Wolves are not "vicious". No more so than lions, tigers, polar bears or crocodiles. You are attributing human thoughts and emotions to animals. They kill to survive not sport. They just happen to be good at it and can do it efficiently and with skill. This makes them seem, to humans, vicious. 

As for the orca, I was not aware they killed for sport, that is interesting. I wonder why it is they do that and how their brains evolved so that they have learned and practice that behavior.

But even so for humans to call any other animal "vicious" for the way or reason in which it kills, is extraordinarily hypocritical. Humans plan trips, we enter a forest, plain, or jungle, we plant traps and lay in wait or we track, we then shoot our prey from a distance with a high power rifle. In the cases of controlled big game hunters will enter a limited range "farm" and run down a drugged, declawed big cat such as a tiger, lion or leopard. Most of this is done for bragging rights. Sure if a hunter is taking a dear he or his family may consume the dear and use it to sustain the family but no one eats tiger- that is done for sheer bragging rights and sport alone. 

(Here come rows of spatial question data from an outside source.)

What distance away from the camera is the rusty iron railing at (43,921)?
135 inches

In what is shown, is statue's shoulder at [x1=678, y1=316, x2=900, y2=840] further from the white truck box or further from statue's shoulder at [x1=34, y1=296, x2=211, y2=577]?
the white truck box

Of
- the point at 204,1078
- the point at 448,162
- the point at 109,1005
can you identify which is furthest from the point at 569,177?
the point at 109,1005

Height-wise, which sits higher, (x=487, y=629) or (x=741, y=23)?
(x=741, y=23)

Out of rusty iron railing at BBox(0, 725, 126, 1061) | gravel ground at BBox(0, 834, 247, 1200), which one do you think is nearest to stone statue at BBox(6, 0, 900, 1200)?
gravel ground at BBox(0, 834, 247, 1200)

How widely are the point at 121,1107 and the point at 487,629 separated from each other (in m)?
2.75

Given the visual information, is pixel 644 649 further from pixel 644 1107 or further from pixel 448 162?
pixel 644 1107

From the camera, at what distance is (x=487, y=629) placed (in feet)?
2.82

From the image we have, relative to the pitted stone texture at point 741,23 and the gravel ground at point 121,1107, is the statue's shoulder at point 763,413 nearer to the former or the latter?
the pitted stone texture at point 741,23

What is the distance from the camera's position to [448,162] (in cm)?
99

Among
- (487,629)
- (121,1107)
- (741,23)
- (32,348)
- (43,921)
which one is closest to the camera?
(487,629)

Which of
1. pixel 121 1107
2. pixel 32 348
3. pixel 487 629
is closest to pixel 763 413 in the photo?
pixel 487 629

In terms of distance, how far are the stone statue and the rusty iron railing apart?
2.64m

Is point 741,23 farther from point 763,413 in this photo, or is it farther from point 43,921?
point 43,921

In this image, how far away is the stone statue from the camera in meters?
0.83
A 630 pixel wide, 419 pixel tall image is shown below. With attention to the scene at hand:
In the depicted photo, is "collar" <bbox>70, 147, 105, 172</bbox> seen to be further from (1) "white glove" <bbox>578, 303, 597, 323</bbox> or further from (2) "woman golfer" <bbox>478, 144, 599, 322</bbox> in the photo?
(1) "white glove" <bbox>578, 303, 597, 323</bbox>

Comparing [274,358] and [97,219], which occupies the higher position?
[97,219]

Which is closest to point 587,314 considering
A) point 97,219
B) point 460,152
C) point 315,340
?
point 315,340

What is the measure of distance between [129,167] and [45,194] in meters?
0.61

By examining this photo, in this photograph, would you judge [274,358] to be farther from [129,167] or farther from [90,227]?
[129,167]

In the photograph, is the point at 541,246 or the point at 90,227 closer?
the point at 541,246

Humans take viciousness to a whole new level and we have no right to level that charge at a mere animal that hunts and kills its prey to survive and ensure the survival of its young ones.


----------



## KZoppa (Aug 14, 2010)

DharmasMom said:


> Wolves are not "vicious". No more so than lions, tigers, polar bears or crocodiles. You are attributing human thoughts and emotions to animals. They kill to survive not sport. They just happen to be good at it and can do it efficiently and with skill. This makes them seem, to humans, vicious.
> 
> As for the orca, I was not aware they killed for sport, that is interesting. I wonder why it is they do that and how their brains evolved so that they have learned and practice that behavior.
> 
> ...


 
well said.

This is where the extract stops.